Task objective: So that the copy matches the original, write out every entry exactly.

Extracted entries:
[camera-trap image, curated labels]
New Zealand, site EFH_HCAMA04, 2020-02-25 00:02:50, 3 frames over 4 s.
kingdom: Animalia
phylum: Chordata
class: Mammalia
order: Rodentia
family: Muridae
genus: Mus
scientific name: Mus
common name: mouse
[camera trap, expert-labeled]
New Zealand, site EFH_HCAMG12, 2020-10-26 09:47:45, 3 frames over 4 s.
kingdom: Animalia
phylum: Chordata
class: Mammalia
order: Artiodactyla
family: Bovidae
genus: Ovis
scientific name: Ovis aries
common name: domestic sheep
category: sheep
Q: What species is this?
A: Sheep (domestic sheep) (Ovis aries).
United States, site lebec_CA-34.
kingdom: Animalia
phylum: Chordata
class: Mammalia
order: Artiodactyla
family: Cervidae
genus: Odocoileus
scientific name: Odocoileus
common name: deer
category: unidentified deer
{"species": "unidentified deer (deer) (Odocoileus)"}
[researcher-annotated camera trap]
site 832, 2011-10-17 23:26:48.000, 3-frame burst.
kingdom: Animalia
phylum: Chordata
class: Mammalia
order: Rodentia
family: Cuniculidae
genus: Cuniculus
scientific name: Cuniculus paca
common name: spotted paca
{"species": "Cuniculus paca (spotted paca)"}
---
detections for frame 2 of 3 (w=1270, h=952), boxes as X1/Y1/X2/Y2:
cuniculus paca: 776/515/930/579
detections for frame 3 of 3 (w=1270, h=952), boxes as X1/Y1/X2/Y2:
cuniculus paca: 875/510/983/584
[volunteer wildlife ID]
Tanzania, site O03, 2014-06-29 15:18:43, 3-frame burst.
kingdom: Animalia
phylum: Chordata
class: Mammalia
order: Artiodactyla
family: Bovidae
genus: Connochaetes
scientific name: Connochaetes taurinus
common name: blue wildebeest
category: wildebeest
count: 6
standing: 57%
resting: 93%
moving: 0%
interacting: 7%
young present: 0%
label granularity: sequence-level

Your solution:
[camera-trap image, curated labels]
New Zealand, site EFH_HCAMA04, 2020-02-25 00:02:50, 3 frames over 4 s.
kingdom: Animalia
phylum: Chordata
class: Mammalia
order: Rodentia
family: Muridae
genus: Mus
scientific name: Mus
common name: mouse
[camera trap, expert-labeled]
New Zealand, site EFH_HCAMG12, 2020-10-26 09:47:45, 3 frames over 4 s.
kingdom: Animalia
phylum: Chordata
class: Mammalia
order: Artiodactyla
family: Bovidae
genus: Ovis
scientific name: Ovis aries
common name: domestic sheep
category: sheep
Q: What species is this?
A: Sheep (domestic sheep) (Ovis aries).
United States, site lebec_CA-34.
kingdom: Animalia
phylum: Chordata
class: Mammalia
order: Artiodactyla
family: Cervidae
genus: Odocoileus
scientific name: Odocoileus
common name: deer
category: unidentified deer
{"species": "unidentified deer (deer) (Odocoileus)"}
[researcher-annotated camera trap]
site 832, 2011-10-17 23:26:48.000, 3-frame burst.
kingdom: Animalia
phylum: Chordata
class: Mammalia
order: Rodentia
family: Cuniculidae
genus: Cuniculus
scientific name: Cuniculus paca
common name: spotted paca
{"species": "Cuniculus paca (spotted paca)"}
---
detections for frame 2 of 3 (w=1270, h=952), boxes as X1/Y1/X2/Y2:
cuniculus paca: 776/515/930/579
detections for frame 3 of 3 (w=1270, h=952), boxes as X1/Y1/X2/Y2:
cuniculus paca: 875/510/983/584
[volunteer wildlife ID]
Tanzania, site O03, 2014-06-29 15:18:43, 3-frame burst.
kingdom: Animalia
phylum: Chordata
class: Mammalia
order: Artiodactyla
family: Bovidae
genus: Connochaetes
scientific name: Connochaetes taurinus
common name: blue wildebeest
category: wildebeest
count: 6
standing: 57%
resting: 93%
moving: 0%
interacting: 7%
young present: 0%
label granularity: sequence-level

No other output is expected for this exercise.